With that, he burst out laughing. “Angie, my dear girl! Why didn't you tell me? It's nothing like that.”

She felt suddenly very foolish. “What, then?” her voice was small.

“Come with me.”

She followed him up to his bedroom suite. In one corner of the room was a table with several framed photographs. He lifted one and handed it to her.

Sterling, Crystal, and her parents stood in front of a brightly lit Christmas tree, presents and decorations all around them. The four were young and smiled happily.

“Look at Serefina's face in that picture, Angie,” he said, his voice suddenly husky. “I thought she was the most beautiful woman I'd ever met. I see perfection in my work all the time—false perfec
tion brought about by plastic surgery, implants, procedures that sound more like something Mengele would do than a physician. Your mother's beauty is natural and honest. She's full of life and love and warmth. I fell in love with her back then. I knew I wouldn't stand a chance, and never spoke a word of how I felt. Being around her brightened my life, my soul, in ways you couldn't begin to imagine. Having her here means very much to me.”

“I see,” she said, replacing the photo, stunned and bothered by his revelation.

“When I first met you, Angie, all I saw was the hair, the expensive clothes, the panache and polish. Serefina is earthier, more…full-bodied, even when she was young. But then I studied your face, and it all came crashing back to me, forcing me to remember. You are her, all over again. Even after all these years, I still love her, and I still know there's not one damn thing I can do about it.”

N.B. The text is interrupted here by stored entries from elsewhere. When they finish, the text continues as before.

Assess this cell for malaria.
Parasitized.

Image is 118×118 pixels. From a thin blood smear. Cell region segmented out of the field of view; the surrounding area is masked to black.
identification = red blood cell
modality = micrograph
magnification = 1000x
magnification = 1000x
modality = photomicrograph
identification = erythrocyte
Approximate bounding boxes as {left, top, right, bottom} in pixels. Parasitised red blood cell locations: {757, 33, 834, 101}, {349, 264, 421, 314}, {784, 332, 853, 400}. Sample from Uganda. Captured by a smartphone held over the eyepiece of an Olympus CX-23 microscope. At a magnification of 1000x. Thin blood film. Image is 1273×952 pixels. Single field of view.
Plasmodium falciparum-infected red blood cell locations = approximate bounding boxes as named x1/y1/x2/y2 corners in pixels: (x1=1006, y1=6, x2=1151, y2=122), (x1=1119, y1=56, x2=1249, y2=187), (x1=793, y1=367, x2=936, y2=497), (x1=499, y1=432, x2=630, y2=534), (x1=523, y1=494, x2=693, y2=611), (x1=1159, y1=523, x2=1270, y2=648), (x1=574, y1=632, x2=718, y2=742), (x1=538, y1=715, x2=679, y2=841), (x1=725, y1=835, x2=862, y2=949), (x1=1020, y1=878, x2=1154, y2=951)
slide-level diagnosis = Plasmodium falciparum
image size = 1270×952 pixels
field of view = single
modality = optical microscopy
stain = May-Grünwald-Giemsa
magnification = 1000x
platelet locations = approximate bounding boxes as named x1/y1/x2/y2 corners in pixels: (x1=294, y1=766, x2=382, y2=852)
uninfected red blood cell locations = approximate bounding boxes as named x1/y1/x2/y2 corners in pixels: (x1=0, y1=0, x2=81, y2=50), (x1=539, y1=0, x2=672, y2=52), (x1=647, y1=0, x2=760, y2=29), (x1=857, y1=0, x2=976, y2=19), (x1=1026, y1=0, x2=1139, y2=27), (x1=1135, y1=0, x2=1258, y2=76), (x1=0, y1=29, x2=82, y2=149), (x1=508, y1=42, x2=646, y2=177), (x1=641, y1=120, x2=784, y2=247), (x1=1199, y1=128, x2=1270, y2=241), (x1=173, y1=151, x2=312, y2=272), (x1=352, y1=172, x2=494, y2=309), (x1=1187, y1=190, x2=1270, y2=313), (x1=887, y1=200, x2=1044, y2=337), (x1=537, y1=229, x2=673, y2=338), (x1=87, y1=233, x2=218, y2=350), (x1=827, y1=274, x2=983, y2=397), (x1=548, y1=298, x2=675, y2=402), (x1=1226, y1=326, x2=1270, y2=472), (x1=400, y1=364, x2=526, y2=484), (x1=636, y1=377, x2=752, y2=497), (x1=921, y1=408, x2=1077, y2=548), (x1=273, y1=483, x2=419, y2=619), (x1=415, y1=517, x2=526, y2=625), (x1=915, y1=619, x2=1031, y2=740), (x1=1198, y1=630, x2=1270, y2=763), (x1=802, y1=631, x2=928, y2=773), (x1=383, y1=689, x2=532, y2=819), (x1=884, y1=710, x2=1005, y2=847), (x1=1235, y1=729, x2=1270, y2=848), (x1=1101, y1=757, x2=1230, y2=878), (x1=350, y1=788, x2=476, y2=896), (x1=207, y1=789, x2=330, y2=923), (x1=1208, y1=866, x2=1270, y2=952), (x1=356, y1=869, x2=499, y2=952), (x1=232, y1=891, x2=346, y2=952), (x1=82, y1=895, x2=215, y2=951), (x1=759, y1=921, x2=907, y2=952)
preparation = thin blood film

His words settled deep in her heart as she studied the picture of the young couples. Of his disappointment with his own life and marriage. Of his unrequited love for her mother. Looking at her mother through another's eyes was startling, as was thinking of the force of her mother's sunny, loving nature, her joy in life, and what it must have meant to someone with the sterile, cold existence of Sterling Waterfield. He was a thin, scarecrow of a man, fit, tanned, wealthy, with more than one beautiful home, hobnobber of the rich and famous, and yet he lived in a plastic, artificial world of his own creation.

“I had no idea,” she said, suddenly very sorry for him.

His hand lightly brushed the picture. “Neither does she. You won't say anything, will you, Angie? I wouldn't want to make her uncomfortable.”

Angie saw tears glisten, and felt her own eyes fill. “It's our secret.”